Задание a: Перепишите фрагмент речи о литературе и кино и замените в нём «кино» на «театр». Начните с места, где стоят слова «Литература и кино, Горький», и остановитесь после слов «речи, приветствия (1933—1936)».

Текст для чтения:
──────────

Литература и кино, Горький Максим, Год: 1935

Время на прочтение: 10 минут(ы)

М. Горький

Литература и кино

[Речь и заключительное слово на совещании писателей, композиторов, художников и кинорежиссеров 10 апреля 1935 года]

М. Горький. Собрание сочинений в тридцати томах
М., ГИХЛ, 1953
Том 27. Статьи, доклады, речи, приветствия (1933—1936)
Товарищи! Хотелось бы потолковать в той форме, как определил товарищ Щербаков: совершенно дружески и откровенно,
Нас, людей искусства, назвали ‘инженерами душ’. Этот титул дан нам как аванс. Мы пока еще не инженеры. Инженеры работают по плану. Вся наша страна работает по плану, и влияние плановой работы выявлено у нас исключительно ярко. Организующая идея Маркса — Ленина обнаружила свою организующую силу с невероятной, сказочной быстротой. Тяжелая, темная страна, каковой была наша до Октября, за 17 лет этой работы достигла результатов, значение коих буржуазия начинает понимать. Нас рассматривали как народ совершенно безнадежный. Немцы особенно упорно утверждали, что славянская народность — ни к чему не годный навоз и что вообще — лишние люди на земле. Это утверждали Трейчке, Вирхов, Моммзен и бесчисленное количество очень крупных мудрецов мещанства. Теперь нас уважают, слушают и еще того лучше — нас боятся и ненавидят. Ненавидеть можно только сильного, очень сильного, нас ненавидит буржуазия и все более крепко любит пролетариат всех стран. Эта любовь обязывает нас особенно хорошо работать, особенно дружно жить. Все мы, люди разнообразных искусств, делаем одно и то же дело.

──────────

Входные данные:
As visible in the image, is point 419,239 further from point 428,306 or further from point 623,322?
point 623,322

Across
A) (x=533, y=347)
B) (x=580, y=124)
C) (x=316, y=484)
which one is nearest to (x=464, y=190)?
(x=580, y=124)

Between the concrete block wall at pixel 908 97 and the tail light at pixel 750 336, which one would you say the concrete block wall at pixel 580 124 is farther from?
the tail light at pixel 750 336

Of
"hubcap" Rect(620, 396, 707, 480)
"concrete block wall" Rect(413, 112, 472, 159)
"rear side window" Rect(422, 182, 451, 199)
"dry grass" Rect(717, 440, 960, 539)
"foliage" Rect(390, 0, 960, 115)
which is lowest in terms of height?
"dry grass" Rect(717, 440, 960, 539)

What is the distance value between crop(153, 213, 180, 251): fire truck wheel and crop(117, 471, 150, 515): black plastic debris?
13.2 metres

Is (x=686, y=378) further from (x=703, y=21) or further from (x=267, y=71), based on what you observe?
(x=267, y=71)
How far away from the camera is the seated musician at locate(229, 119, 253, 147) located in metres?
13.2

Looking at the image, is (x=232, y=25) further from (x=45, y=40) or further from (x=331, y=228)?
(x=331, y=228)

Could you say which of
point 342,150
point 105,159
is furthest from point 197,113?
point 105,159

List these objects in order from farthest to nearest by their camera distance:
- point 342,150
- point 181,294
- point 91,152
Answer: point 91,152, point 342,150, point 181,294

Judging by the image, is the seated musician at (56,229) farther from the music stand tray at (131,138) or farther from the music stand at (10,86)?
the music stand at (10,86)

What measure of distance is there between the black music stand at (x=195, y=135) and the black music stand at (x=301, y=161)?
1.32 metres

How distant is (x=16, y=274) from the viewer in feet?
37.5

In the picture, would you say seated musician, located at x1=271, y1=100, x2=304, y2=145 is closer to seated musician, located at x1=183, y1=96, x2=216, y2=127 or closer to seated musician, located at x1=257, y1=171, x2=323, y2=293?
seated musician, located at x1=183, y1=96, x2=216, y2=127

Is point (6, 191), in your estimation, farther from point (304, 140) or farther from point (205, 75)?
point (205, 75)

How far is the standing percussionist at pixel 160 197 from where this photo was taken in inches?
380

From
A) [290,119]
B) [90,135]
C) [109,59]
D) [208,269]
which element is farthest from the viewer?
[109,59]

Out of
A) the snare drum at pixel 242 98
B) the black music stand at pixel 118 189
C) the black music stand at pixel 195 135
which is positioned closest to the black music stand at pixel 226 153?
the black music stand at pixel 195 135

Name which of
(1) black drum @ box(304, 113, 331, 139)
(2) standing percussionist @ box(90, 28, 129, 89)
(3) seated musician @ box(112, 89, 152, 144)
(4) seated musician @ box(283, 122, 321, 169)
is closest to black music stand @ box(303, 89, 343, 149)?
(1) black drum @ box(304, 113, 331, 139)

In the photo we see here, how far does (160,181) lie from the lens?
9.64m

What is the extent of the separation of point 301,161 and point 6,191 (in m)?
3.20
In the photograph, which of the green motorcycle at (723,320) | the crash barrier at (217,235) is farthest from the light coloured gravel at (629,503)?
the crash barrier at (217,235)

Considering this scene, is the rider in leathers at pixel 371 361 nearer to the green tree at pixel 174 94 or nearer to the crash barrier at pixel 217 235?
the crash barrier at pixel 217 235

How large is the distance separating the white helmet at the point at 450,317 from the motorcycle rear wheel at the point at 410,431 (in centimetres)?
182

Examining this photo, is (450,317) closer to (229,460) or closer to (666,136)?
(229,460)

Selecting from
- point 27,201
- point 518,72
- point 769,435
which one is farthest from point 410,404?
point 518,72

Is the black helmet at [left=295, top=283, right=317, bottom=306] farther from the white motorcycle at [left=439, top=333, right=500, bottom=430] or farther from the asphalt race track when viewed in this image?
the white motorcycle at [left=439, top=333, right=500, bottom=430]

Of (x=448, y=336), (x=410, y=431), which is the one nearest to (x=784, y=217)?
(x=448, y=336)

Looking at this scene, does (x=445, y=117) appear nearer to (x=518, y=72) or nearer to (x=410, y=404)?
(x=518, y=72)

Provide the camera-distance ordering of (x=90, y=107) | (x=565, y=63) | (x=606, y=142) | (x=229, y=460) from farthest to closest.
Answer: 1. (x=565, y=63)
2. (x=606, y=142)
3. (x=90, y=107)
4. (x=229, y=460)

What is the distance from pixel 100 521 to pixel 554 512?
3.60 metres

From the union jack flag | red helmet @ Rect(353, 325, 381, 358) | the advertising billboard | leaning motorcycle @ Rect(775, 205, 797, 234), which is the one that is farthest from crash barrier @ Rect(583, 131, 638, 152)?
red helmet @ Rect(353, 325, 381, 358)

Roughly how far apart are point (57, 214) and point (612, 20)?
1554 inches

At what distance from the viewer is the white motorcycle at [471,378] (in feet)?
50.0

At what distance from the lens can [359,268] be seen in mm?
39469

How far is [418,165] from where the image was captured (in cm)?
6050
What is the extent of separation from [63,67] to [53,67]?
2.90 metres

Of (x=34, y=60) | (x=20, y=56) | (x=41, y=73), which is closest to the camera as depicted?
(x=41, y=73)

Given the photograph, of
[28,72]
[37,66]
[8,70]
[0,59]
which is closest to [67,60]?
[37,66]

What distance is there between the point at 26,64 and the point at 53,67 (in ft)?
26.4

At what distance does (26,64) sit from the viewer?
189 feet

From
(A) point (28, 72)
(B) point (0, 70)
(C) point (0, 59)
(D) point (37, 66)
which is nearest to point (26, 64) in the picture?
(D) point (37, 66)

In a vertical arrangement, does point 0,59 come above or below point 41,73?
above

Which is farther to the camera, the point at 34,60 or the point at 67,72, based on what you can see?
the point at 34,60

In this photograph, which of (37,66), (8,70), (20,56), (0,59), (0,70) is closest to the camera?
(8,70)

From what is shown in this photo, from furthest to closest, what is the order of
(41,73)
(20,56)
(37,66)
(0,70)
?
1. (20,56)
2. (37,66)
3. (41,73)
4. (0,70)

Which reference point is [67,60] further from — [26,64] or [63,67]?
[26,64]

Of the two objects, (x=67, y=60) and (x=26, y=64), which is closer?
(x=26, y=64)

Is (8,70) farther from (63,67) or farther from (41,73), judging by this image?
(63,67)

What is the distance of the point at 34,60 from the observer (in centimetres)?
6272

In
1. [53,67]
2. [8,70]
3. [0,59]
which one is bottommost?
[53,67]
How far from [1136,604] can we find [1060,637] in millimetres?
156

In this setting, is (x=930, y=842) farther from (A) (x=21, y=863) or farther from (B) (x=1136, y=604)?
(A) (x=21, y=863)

──────────

Задание b: Выпишите из записей каждую строку, в которой есть слово «centimetres», с учётом регистра.

Правильный ответ a:
Литература и театр, Горький Максим, Год: 1935

Время на прочтение: 10 минут(ы)

М. Горький

Литература и театр

[Речь и заключительное слово на совещании писателей, композиторов, художников и театррежиссеров 10 апреля 1935 года]

М. Горький. Собрание сочинений в тридцати томах
М., ГИХЛ, 1953
Том 27. Статьи, доклады, речи, приветствия (1933—1936)

Правильный ответ b:
How large is the distance separating the white helmet at the point at 450,317 from the motorcycle rear wheel at the point at 410,431 (in centimetres)?
What is the distance of the point at 34,60 from the observer (in centimetres)?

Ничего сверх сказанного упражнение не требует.